À l’approche du cinquantenaire de la fin du régime franquiste, les offensives négationnistes des nostalgiques, les contre-vérités du faussaire Moa ou les manipulations partisanes de Vox, mais aussi la tentation relativiste d’une partie de la société espagnole, notamment de la part des plus jeunes générations, ont rendu plus que nécessaire le travail d’analyse et d’inventaire des historiennes et historiens sur les quatre décennies de dictature et sur une Transition, essentialisée et érigée en modèle par les pères de la démocratie. Observant les difficultés de l’Espagne à intégrer « l’âge global de la mémoire » (Baby, 2024), cette table ronde se propose d’offrir un regard croisé et une lecture renouvelée des traces et réminiscences persistantes de la dictature – amnistiée mais dont la violence reste pourtant indélébile – et de la transition démocratique – qui n’en fut pas moins violente –, au cours de ce dernier demi-siècle.

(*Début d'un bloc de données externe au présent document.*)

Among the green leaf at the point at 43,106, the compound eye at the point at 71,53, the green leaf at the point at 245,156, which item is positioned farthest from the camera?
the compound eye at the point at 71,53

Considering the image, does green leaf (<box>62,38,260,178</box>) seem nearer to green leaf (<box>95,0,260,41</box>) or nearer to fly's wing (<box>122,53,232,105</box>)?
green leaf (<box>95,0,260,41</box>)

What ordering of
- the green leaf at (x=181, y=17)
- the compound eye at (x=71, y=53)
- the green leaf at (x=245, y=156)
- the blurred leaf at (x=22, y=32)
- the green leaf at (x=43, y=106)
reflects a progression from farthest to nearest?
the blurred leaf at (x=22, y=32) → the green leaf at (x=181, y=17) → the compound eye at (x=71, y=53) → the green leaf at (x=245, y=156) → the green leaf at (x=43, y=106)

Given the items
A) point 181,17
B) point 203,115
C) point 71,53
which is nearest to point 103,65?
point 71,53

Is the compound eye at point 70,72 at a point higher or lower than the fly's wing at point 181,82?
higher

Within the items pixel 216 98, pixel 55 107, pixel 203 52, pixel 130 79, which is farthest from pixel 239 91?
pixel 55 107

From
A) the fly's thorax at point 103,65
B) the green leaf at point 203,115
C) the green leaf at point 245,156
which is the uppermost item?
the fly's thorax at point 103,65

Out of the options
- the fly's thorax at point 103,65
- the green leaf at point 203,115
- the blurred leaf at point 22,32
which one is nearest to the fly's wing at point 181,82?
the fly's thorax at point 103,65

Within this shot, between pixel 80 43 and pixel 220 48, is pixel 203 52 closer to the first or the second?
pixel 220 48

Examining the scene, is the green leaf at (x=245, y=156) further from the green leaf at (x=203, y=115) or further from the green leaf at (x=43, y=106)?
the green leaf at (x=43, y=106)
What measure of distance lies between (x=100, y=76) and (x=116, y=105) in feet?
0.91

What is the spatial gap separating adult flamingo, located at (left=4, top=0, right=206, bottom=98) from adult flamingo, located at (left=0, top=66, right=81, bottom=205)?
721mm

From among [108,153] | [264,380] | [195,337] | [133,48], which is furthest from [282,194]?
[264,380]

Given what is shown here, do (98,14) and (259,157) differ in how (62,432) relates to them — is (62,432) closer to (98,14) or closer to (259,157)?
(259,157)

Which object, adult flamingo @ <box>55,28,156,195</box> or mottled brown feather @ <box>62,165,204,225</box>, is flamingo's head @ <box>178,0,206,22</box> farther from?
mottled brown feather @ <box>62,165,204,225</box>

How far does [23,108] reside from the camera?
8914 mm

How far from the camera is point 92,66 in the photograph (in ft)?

Constatant l’adaptation et de la réinvention des élites franquistes par-delà la transition, dans le système démocratique (Sesma, 2024), la discussion entre Sophie Baby (Université de Bourgogne) et Nicolas Sesma (Université Grenoble Alpes) entend également penser le rôle des acteurs (pouvoirs publics, société civile, etc.), tant dans l’écriture d’un passé proche et douloureux que dans l’inflation de la desmemoria, par de multiples interprétations et instrumentalisations.
Sophie Baby est maîtresse de conférences HDR en histoire contemporaine à l’Université de Bourgogne, membre honoraire de l’Institut universitaire de France. Elle a notamment publié Le Mythe de la transition pacifique. Violence et politique en Espagne (1975-1982) (Casa de Velázquez, 2012) et plus récemment Juger Franco ? Impunité, réconciliation, mémoire (La Découverte, 2024).
Nicolas Sesma, maître de conférences en civilisation de l’Espagne contemporaine à l’Université Grenoble Alpes, ancien membre de la Casa de Velázquez. Il vient de publier Ni una, ni grande, ni libre. La dictadura franquista (1939-1977) (Crítica, 2024).